The incident

In the evening of 18 November 2017, 'Eleni M' departed Porto Marghera in Italy, bound for Alexandria in Egypt with a cargo consisting of iron. After departure, the crew members on deck began to tidy up in preparation for sea passage. On the aft deck, the mooring lines that had been used while the ship was in port were being secured on the two mooring winches.

During the final stage of the securing process, the last mooring line on the port side winch, the AB who arranged the mooring line on the winch drum assisted by one deck cadet, was caught in the winch and dragged into the limited clearance between the reeled-in mooring rope on the winch drum and the deck underneath.

This happened within only a few seconds, while the assisting cadet had approached the AB who was operating the winch to convey the message to stop reeling in. The AB got crushed between the deck and the mooring rope and was severely injured. He was later pronounced dead by a medical doctor on a Coast Guard vessel, which had come to assist and evacuate the casualty.

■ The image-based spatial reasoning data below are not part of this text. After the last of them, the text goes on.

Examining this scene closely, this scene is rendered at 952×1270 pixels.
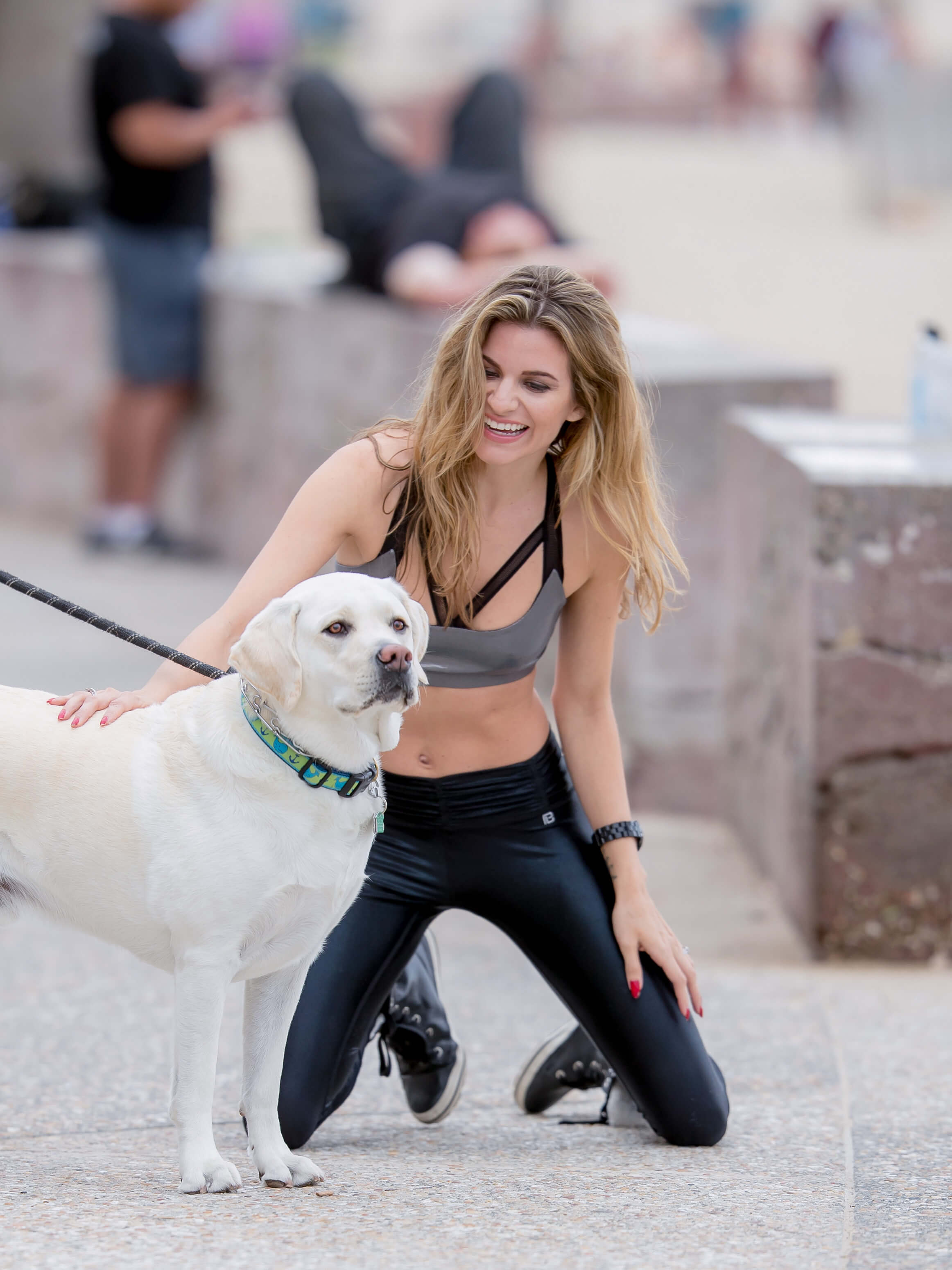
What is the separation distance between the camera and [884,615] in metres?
4.41

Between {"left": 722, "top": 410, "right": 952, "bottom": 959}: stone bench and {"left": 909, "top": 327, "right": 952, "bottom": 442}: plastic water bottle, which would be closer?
{"left": 722, "top": 410, "right": 952, "bottom": 959}: stone bench

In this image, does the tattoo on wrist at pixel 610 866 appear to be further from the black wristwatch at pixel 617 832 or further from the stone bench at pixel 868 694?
the stone bench at pixel 868 694

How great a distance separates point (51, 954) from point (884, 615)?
7.55 ft

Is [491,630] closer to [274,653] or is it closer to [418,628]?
[418,628]

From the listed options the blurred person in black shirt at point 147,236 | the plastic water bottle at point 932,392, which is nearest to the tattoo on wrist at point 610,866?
the plastic water bottle at point 932,392

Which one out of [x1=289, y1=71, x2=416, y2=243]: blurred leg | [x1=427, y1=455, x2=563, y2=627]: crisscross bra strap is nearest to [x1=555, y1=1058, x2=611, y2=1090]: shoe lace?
[x1=427, y1=455, x2=563, y2=627]: crisscross bra strap

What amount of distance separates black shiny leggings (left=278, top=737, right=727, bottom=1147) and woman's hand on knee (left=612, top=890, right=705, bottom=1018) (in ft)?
0.05

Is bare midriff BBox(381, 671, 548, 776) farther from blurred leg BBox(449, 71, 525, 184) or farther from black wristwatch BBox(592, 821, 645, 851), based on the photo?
blurred leg BBox(449, 71, 525, 184)

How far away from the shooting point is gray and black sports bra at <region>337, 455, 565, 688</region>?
3191mm

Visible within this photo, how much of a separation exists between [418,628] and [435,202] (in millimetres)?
5054

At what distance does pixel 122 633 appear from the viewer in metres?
3.02

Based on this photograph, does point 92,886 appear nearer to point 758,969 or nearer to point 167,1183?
point 167,1183

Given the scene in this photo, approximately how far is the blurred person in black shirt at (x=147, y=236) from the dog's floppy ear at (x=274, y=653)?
5881 mm

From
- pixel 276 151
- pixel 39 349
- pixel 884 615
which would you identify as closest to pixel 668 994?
pixel 884 615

The safety investigation of the fatal accident revealed that in order to perform the task of stowing the mooring ropes on the winch drum, the crew members had to engage physically with the ropes while the winch was rotating, to stow it properly and make room for all of the rope. The close proximity to the rotating winch and physical interaction made it possible to get caught. Furthermore, communication among the crew members easily became ineffective due to the setup of the mooring arrangement and loud noises on the aft mooring deck.

Probable cause

The immediate cause of the fatal injury was the crew member being trapped between the mooring rope on the winch drum and the deck on the poop deck.

Conclusions

  1. With a situation that required careful stowage of the mooring ropes on the winches, in order to fit the excessive mass of ropes onto the winch drums, it was necessary to intervene physically, at a close proximity and with ropes on the winch while this was rotating. This granted the opportunity to get caught during the final stage of the stowage procedure, because of the limited clearance between the ropes and the deck.
  2. It was customary to stow more than four ropes because additional ones were used for mooring operations and because it was the most convenient way to stow these for sea passage.
  3. There was an insufficient number of winch drums available to hold every mooring rope individually.
  4. The clearance underneath the drum with the excessive mass of mooring rope stowed was severely limited, which made it possible to get caught between the remaining rope.
  5. The margins between success and failure was very narrow during the final stage of the mooring rope stowing procedure, with only a few seconds of inattention from the cadet, while he approached the winch operator to tell him to stop, being enough to allow the accident to materialise.
  6. The design of the work flow of securing the mooring lines and the physical setup of the mooring arrangement hampered good communication on the aft deck, because of the missing visual contact and the impossible verbal communication due to the noise levels.
  7. The task of stowing mooring lines to make ready for sea passage was a routine task that had been carried out successfully numerous times prior to the accident.
  8. Small variations in the everyday work performance may coincide in combinations and convert otherwise seemingly simple and routine operations, into serious accidents. In this case, intersecting circumstances related to timing, close human proximity to kinetic energy, design, and poor communication, were both difficult to predict and address in a Formal Risk Assessment.

The findings of the safety investigation, the conclusions reached and recommendations made shall in no case create a presumption of liability (criminal and/or civil) or blame.